I am using d3 to render a Mercator projection of a GeoJSON world map.
I would like to be able to use d3 to scale, and translate the map to known latitude and longitude values as the user steps through my application.
projection.center
(https://github.com/mbostock/d3/wiki/Geo-Projections#wiki-center) does what I'd like, combined with transition().duration()
, but this requires redrawing the map and therefore seems expensive to keep repeating. I would like to use the native translate()
and scale()
methods that come with SVG (https://developer.mozilla.org/en-US/docs/SVG/Attribute/transform).
I've found a few helpful examples, like Mike Bostock's (http://bl.ocks.org/mbostock/4699541), and useful questions, like the following about centering a map to a given GeoJSON object (Center a map in d3 given a geoJSON object), but I am struggling to wrap my head around them.

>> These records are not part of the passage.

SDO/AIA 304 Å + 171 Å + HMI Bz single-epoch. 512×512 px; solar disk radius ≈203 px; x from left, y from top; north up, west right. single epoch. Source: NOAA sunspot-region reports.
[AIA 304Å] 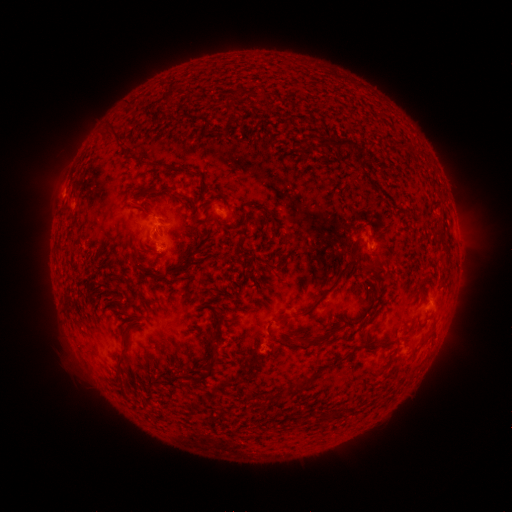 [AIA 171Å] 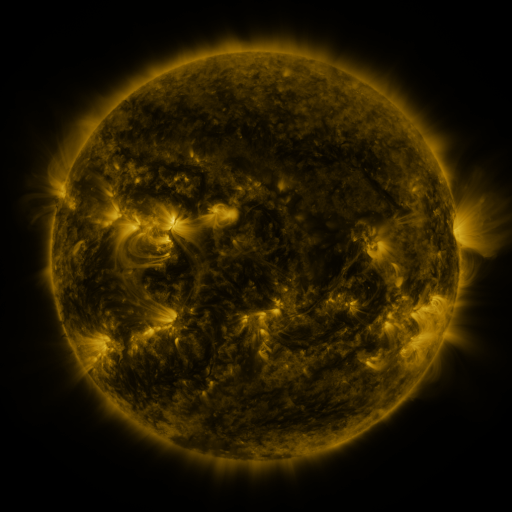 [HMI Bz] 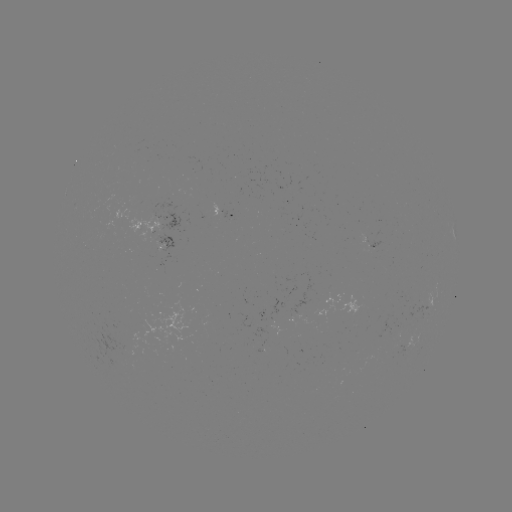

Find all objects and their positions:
spotted active region: (225, 212)
spotted active region: (164, 239)
spotted active region: (372, 242)
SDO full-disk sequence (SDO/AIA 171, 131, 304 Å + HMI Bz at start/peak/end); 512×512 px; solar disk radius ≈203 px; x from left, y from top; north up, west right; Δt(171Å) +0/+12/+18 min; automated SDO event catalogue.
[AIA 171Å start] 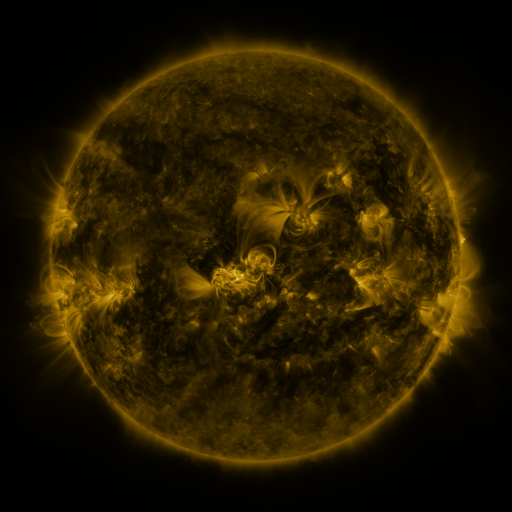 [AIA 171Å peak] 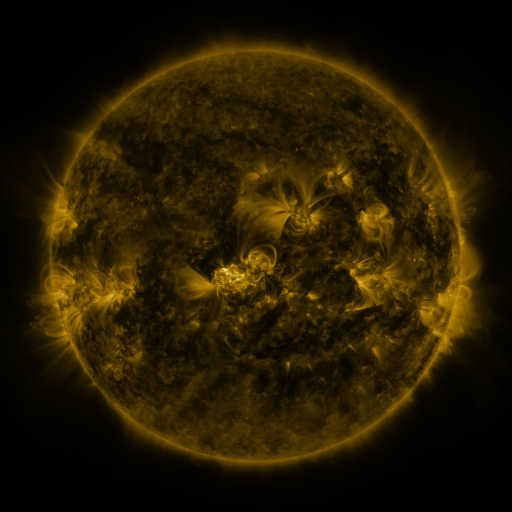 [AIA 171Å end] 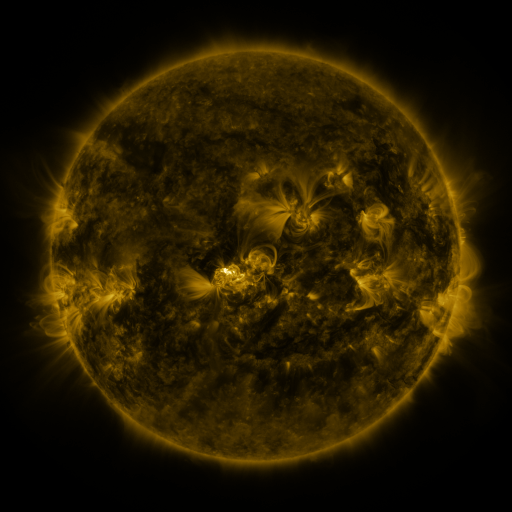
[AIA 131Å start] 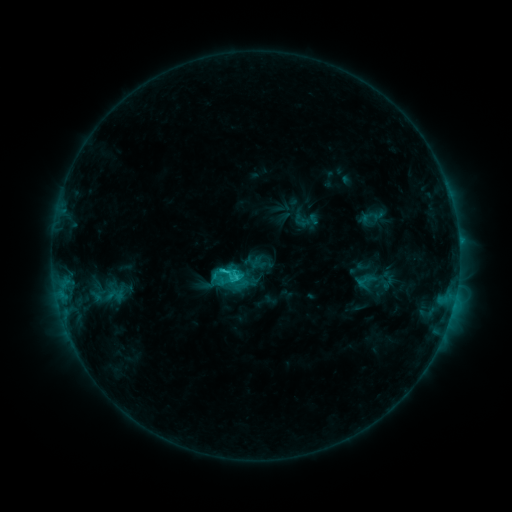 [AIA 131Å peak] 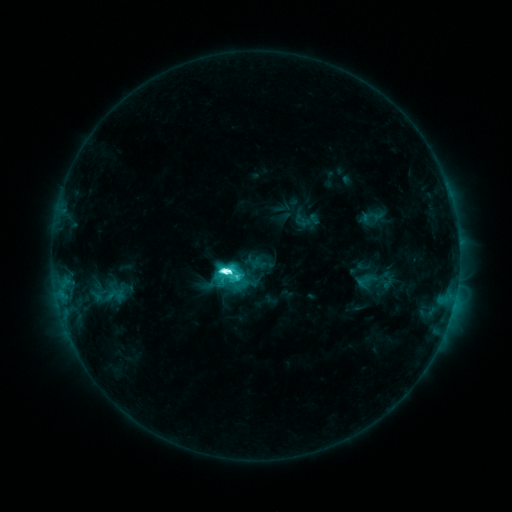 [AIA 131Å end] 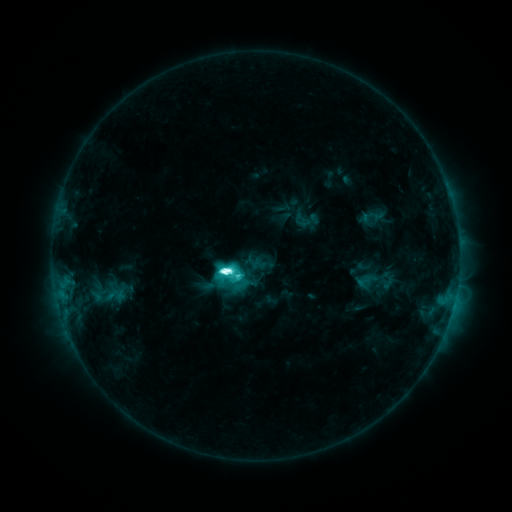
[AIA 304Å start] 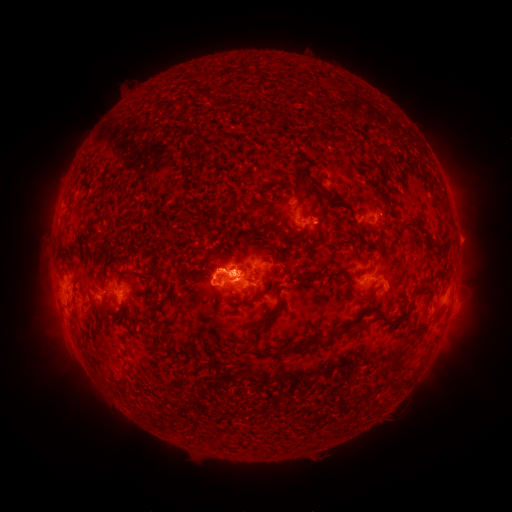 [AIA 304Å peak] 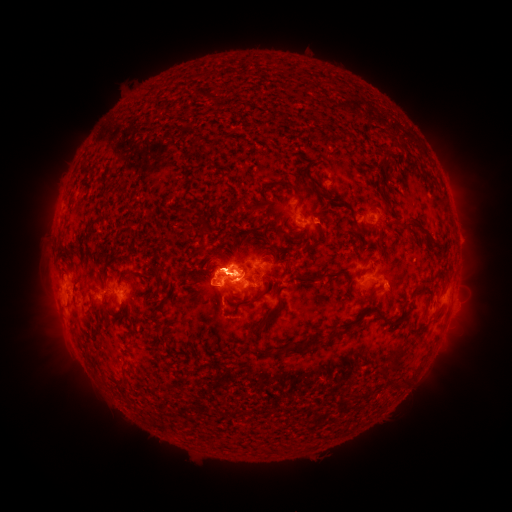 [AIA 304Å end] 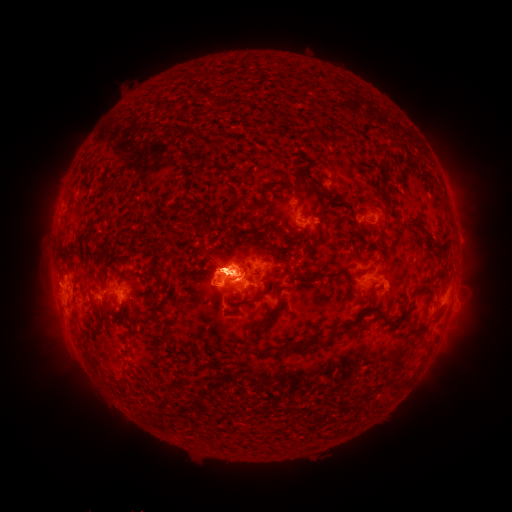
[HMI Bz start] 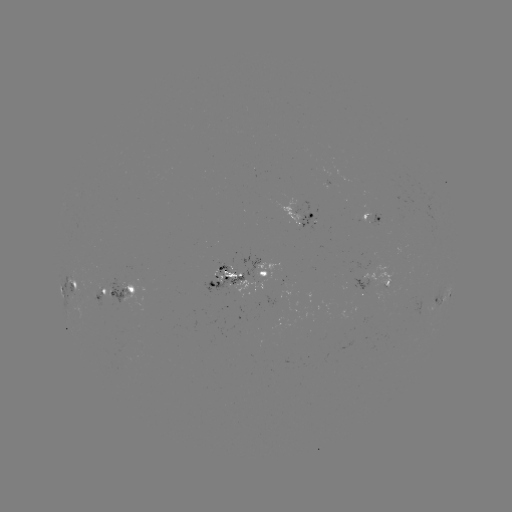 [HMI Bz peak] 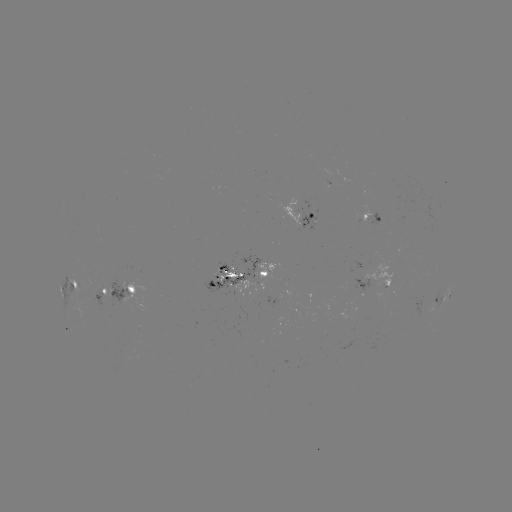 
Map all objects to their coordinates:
M1.8 flare: (228, 268)
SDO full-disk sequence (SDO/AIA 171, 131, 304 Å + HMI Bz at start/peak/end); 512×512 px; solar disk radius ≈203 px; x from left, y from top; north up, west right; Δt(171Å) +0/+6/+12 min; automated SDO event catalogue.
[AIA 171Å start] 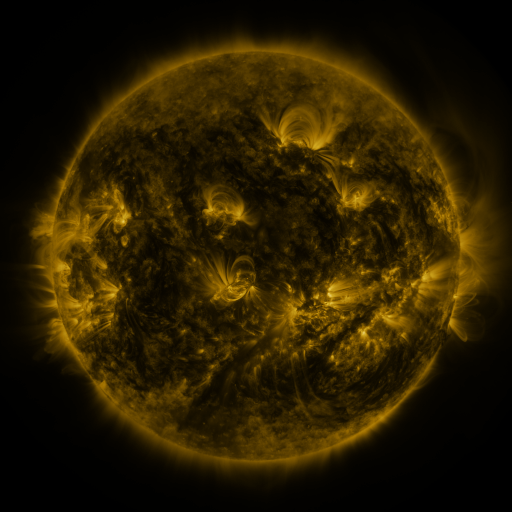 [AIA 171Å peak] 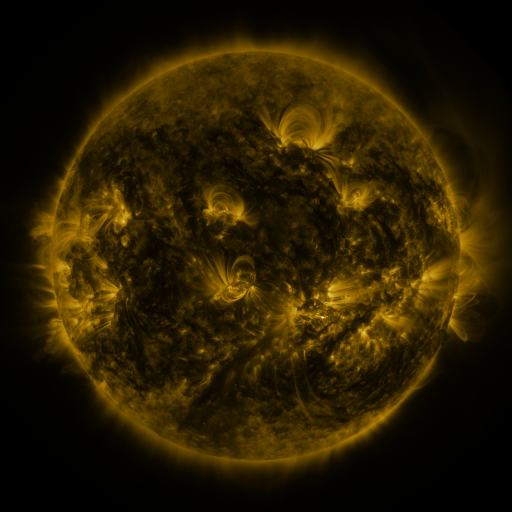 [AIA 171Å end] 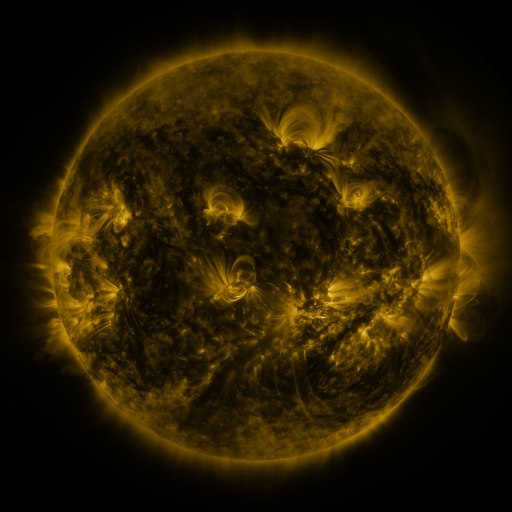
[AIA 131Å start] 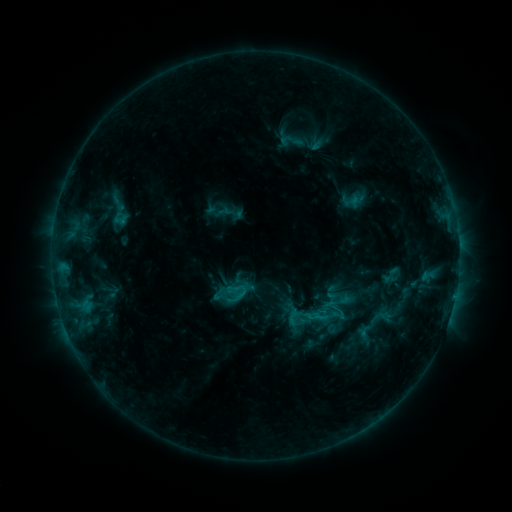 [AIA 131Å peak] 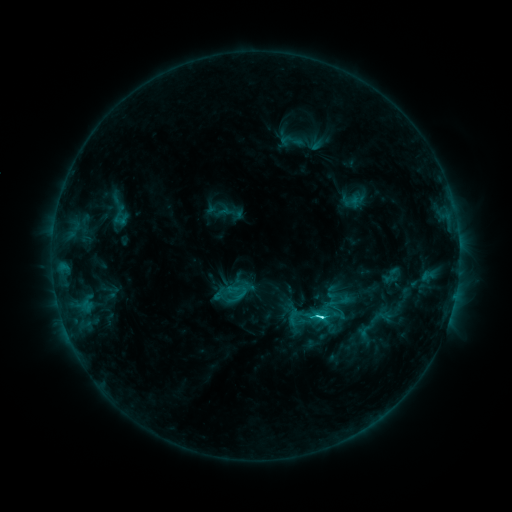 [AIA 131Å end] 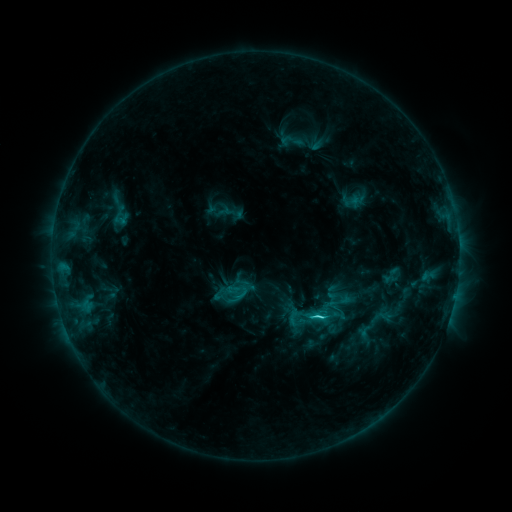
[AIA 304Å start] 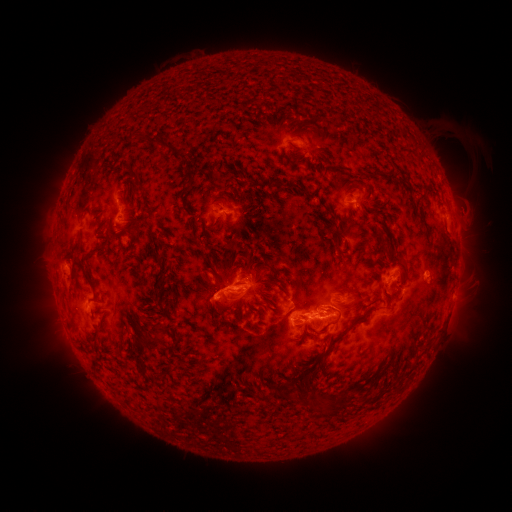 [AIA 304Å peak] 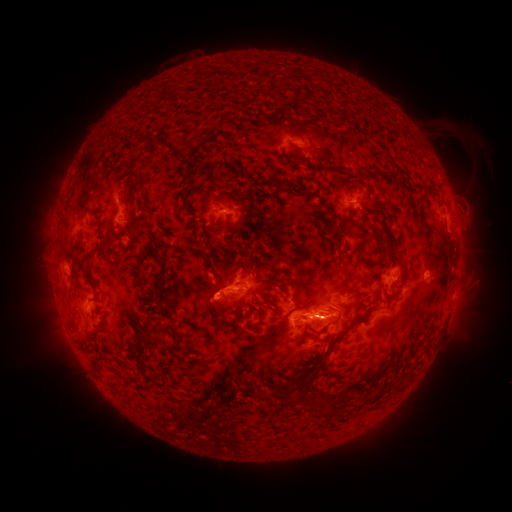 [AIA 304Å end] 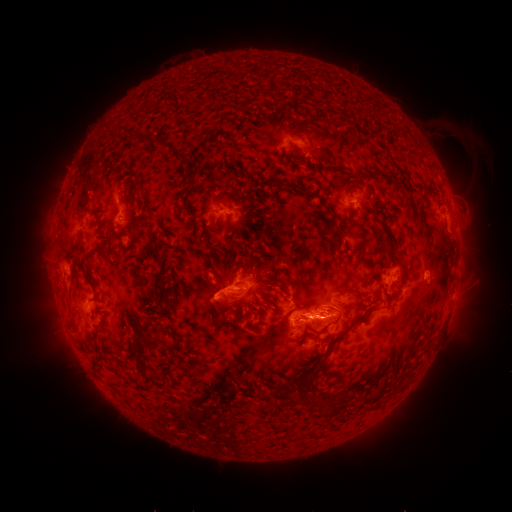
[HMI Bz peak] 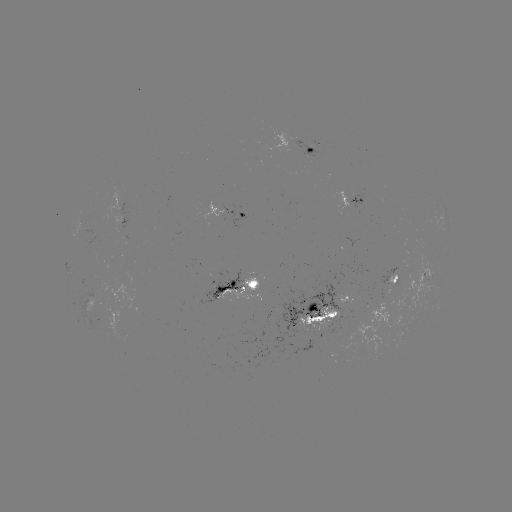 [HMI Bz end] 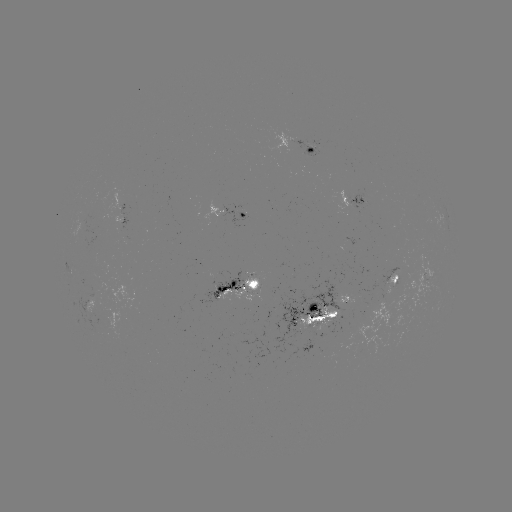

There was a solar flare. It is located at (318, 317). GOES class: C4.2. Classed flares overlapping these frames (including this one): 1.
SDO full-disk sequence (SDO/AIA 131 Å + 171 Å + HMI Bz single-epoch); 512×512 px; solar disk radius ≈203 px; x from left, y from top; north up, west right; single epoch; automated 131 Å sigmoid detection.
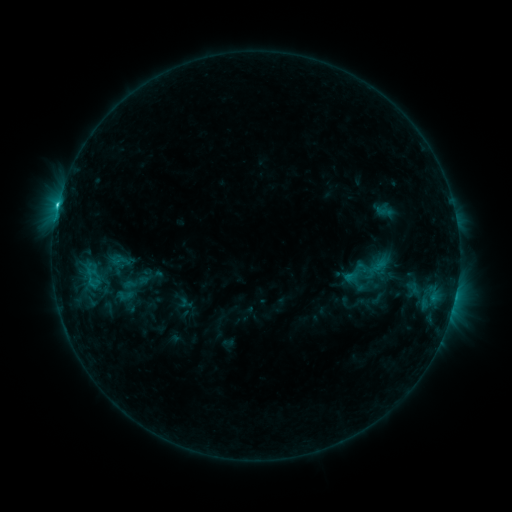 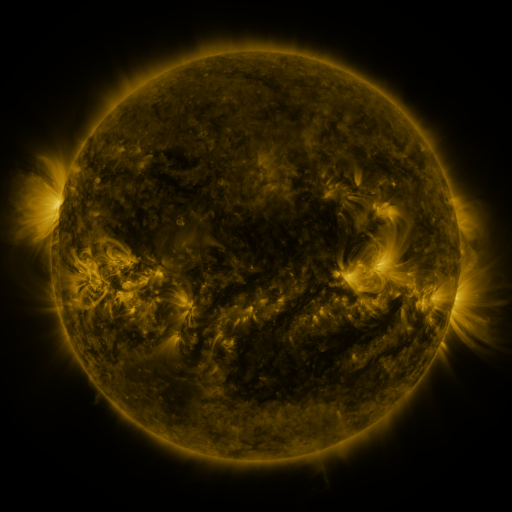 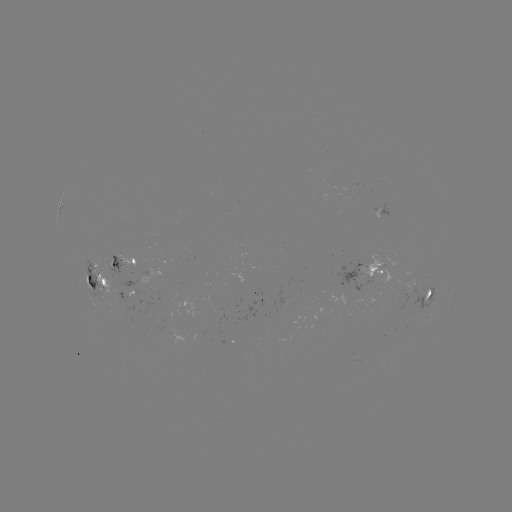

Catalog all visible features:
sigmoid: (120, 260)
sigmoid: (126, 290)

Please could someone help me center my projection to given latitude and longitude values using SVG's transform="translate(x, y)"
?
Many thanks in advance.
Edit @Lars: First of all, thank you. I have tried your suggestion, and movement occurs, but the projection appears to move too far. I have included a screenshot and my projection code, below:
var SFMap = {
initialise: function() {
var width = "752";
var height = "420";
SFMap.projection = d3.geo.mercator()
.scale(100)
.translate([width/2, height/2])
.center([0, 0]);
SFMap.path = d3.geo.path()
.projection(SFMap.projection);
SFMap.svg = d3.select("#sf__map")
.append("svg")
.attr("width", width)
.attr("height", height);
SFMap.g = SFMap.svg.append("g");
d3.json("world-110m.topo.json", SFMap.draw);
},
draw: function(error, topology) {
SFMap.g
.selectAll("path")
.data(topojson.feature(topology, topology.objects.countries)
.features)
.enter()
.append("path")
.attr("d", SFMap.path)
.attr("class", "feature");
},
(View full size)
The above occurs when translate
ing to London - 51.5171° N, 0.1062° W - using the following code:
var coordinates = SFMap.projection([0.1062, 51.5171]);
SFMap.g.attr("transform", "translate(" + (-coordinates[0]) + "," + (-coordinates[1]) + ")");
I have also tried inverting the values a second time.